Ji Hongwei, Wang Xiaofei, Sia Ching-Hui, Yap Jonathan, Lim Soo Teik, Djohan Andie Hartanto, Chang Yaowei, Zhang Ning, Guo Mengqi, Li Fuhai, Lim Zhi Wei, Wang Ya Xing, Sheng Bin, Wong Tien Yin, Cheng Susan, Yeo Khung Keong, Tham Yih-Chung
Beijing Visual Science and Translational Eye Research Institute (BERI), Eye Center of Beijing Tsinghua Changgung Hospital, School of Clinical Medicine, Tsinghua Medicine, Tsinghua University, Beijing, China.
Department of Cardiology, The Affiliated Hospital of Qingdao University, Shandong, China.
Commun Med (Lond). 2025 May 16;5(1):177. doi: 10.1038/s43856-025-00802-0.
Large language model (LLM) offer promise in addressing layperson queries related to cardiovascular disease (CVD) prevention. However, the accuracy and consistency of information provided by current general LLMs remain unclear.
We evaluated capabilities of BARD (Google's bidirectional language model for semantic understanding), ChatGPT-3.5, ChatGPT-4.0 (OpenAI's conversational models for generating human-like text) and ERNIE (Baidu's knowledge-enhanced language model for context understanding) in addressing CVD prevention queries in English and Chinese. 75 CVD prevention questions were posed to each LLM. The primary outcome was the accuracy of responses (rated as appropriate, borderline, inappropriate).
For English prompts, the chatbots' appropriate ratings are as follows: BARD at 88.0%, ChatGPT-3.5 at 92.0%, and ChatGPT-4.0 at 97.3%. All models demonstrate temporal improvement in initially suboptimal responses, with BARD and ChatGPT-3.5 each improving by 67% (6/9 and 4/6), and ChatGPT-4.0 achieving a 100% (2/2) improvement rate. Both BARD and ChatGPT-4.0 outperform ChatGPT-3.5 in recognizing the correctness of their responses. For Chinese prompts, the "appropriate" ratings are: ERNIE at 84.0%, ChatGPT-3.5 at 88.0%, and ChatGPT-4.0 at 85.3%. However, ERNIE outperform ChatGPT-3.5 and ChatGPT-4.0 in temporal improvement and self-awareness of correctness.
For CVD prevention queries in English, ChatGPT-4.0 outperforms other LLMs in generating appropriate responses, temporal improvement, and self-awareness. The LLMs' performance drops slightly for Chinese queries, reflecting potential language bias in these LLMs. Given growing availability and accessibility of LLM chatbots, regular and rigorous evaluations are essential to thoroughly assess the quality and limitations of the medical information they provide across widely spoken languages.

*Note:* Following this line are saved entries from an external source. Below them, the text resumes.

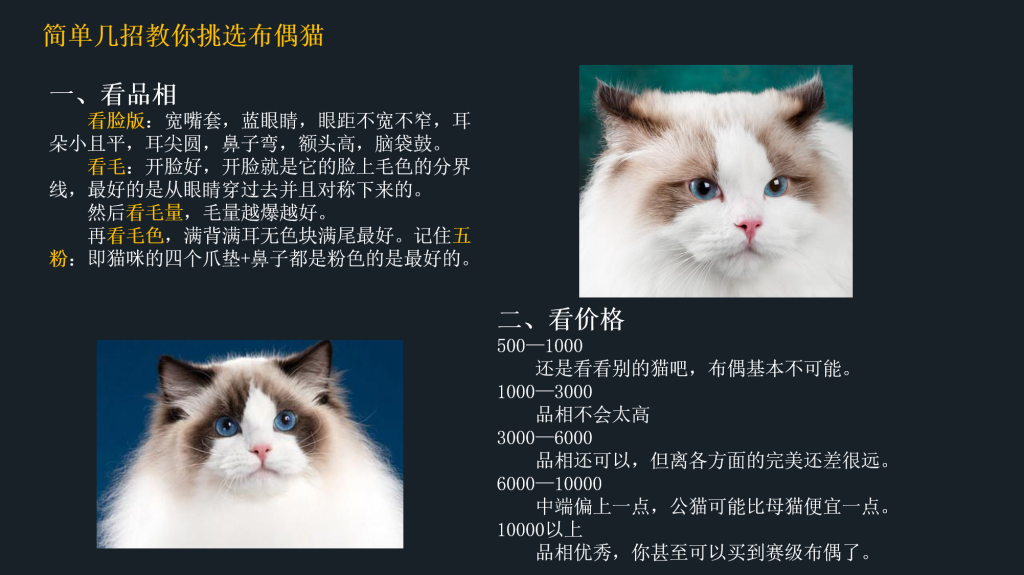 简单几招教你挑选布偶猫

一、看品相

看脸版：宽嘴套，蓝眼睛，眼距不宽不窄，耳朵小且平，耳尖圆，鼻子弯，额头高，脑袋鼓。

看毛：开脸好，开脸就是它的脸上毛色的分界线，最好的是从眼睛穿过去并且对称下来的。

然后看毛量，毛量越爆越好。

再看毛色，满背满耳无色块满尾最好。记住五粉：即猫咪的四个爪垫+鼻子都是粉色的是最好的。

二、看价格

500—1000

还是看看别的猫吧，布偶基本不可能。

1000—3000

品相不会太高

3000—6000

品相还可以，但离各方面的完美还差很远。

6000—10000

中端偏上一点，公猫可能比母猫便宜一点。

10000以上

品相优秀，你甚至可以买到赛级布偶了。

大语言模型(LLM)有望解决与心血管疾病(CVD)预防相关的外行人疑问。然而,当前通用大语言模型提供信息的准确性和一致性仍不明确。
我们评估了BARD(谷歌用于语义理解的双向语言模型)、ChatGPT-3.5、ChatGPT-4.0(OpenAI用于生成类人文本的对话模型)和ERNIE(百度用于上下文理解的知识增强语言模型)在处理中英文CVD预防问题方面的能力。向每个大语言模型提出了75个CVD预防问题。主要结果是回答的准确性(评为适当、临界、不适当)。
对于英文提示,聊天机器人的适当评分如下:BARD为88.0%,ChatGPT-3.5为92.0%,ChatGPT-4.0为97.3%。所有模型在最初次优的回答中都显示出时间上的改进,BARD和ChatGPT-3.5各提高了67%(6/9和4/6),ChatGPT-4.0的改进率达到100%(2/2)。BARD和ChatGPT-4.0在识别自己回答的正确性方面都优于ChatGPT-3.5。对于中文提示,“适当”评分如下:ERNIE为84.0%,ChatGPT-3.5为88.0%,ChatGPT-4.0为85.3%。然而,ERNIE在时间改进和对正确性的自我认知方面优于ChatGPT-3.5和ChatGPT-4.0。
对于英文的CVD预防问题,ChatGPT-4.0在生成适当回答、时间改进和自我认知方面优于其他大语言模型。对于中文问题,大语言模型的表现略有下降,反映出这些大语言模型中潜在的语言偏差。鉴于大语言模型聊天机器人的可用性和可及性不断提高,定期进行严格评估对于全面评估它们在广泛使用的语言中提供的医疗信息的质量和局限性至关重要。